Da meine bisherige Kamera sich leider immer öfter nur noch dann einschalten ließ, wenn es ihr gerade passte, aber nicht dann, wenn ich damit gerade fotografieren wollte, habe ich mich leider von ihr trennen müssen. Zur Zeit bin ich dabei, mich mit meiner "Neuen" vertraut zu machen. Bei der Gelegenheit ist auch die Nachtaufnahme von dem in Bremerhaven stationierten Seenotkreuzer "Hermann Rudolf Meyer" der "Deutschen Gesellschaft zur Rettung Schiffbrüchiger" (DGzRS) entstanden.


Unter Einsatz des eigenen Lebens

Als ich mir das Bild nachher am Bildschirm angesehen habe, kam mir die Ballade "Nis Randers" wieder in den Sinn, von der ich auf Anhieb fasziniert gewesen war, als ich sie vor einiger Zeit das erste Mal gelesen hatte. So, wie Otto Ernst die Strapazen und die Gefahr für das Leben der Retter in seiner Ballade aus dem Jahre 1901 geschildert hat, wenn sie vor rund 150 Jahren bis in die Jahre zu Beginn des 20. Jahrhunderts immer wieder mit hölzernen Ruderbooten hinausfuhren, um das Leben in Seenot geratener Menschen zu retten, wird die ständige Angst ihrer an Land zurückgebliebenen Familien quasi "hautnah" greifbar.

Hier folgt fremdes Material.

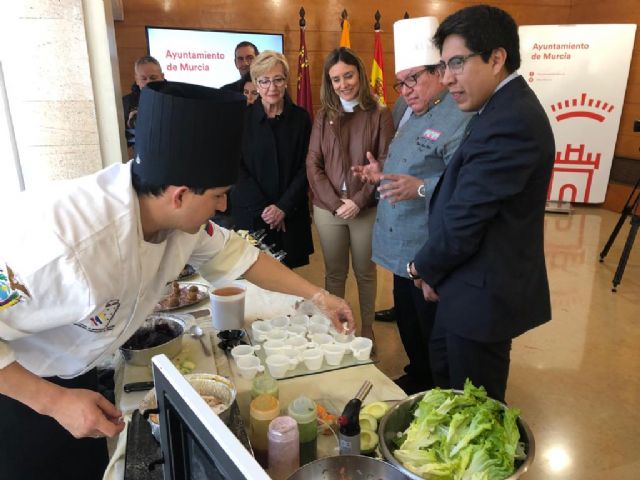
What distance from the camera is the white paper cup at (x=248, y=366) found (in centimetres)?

So in etwa muss wohl auch der deutsche Rockmusiker Achim Reichel empfunden haben, als er auf seiner Internetseite schrieb (Zitat):
.. Und das Vorurteil den "Alten" gegenüber, die hätten reine Textkunst betrieben, so dass der Normalsterbliche nichts mehr versteht, trifft eben überhaupt nicht zu. Da gibt es Texte, die lassen Bilder in Dir entstehen – das grenzt an Zauberei. ..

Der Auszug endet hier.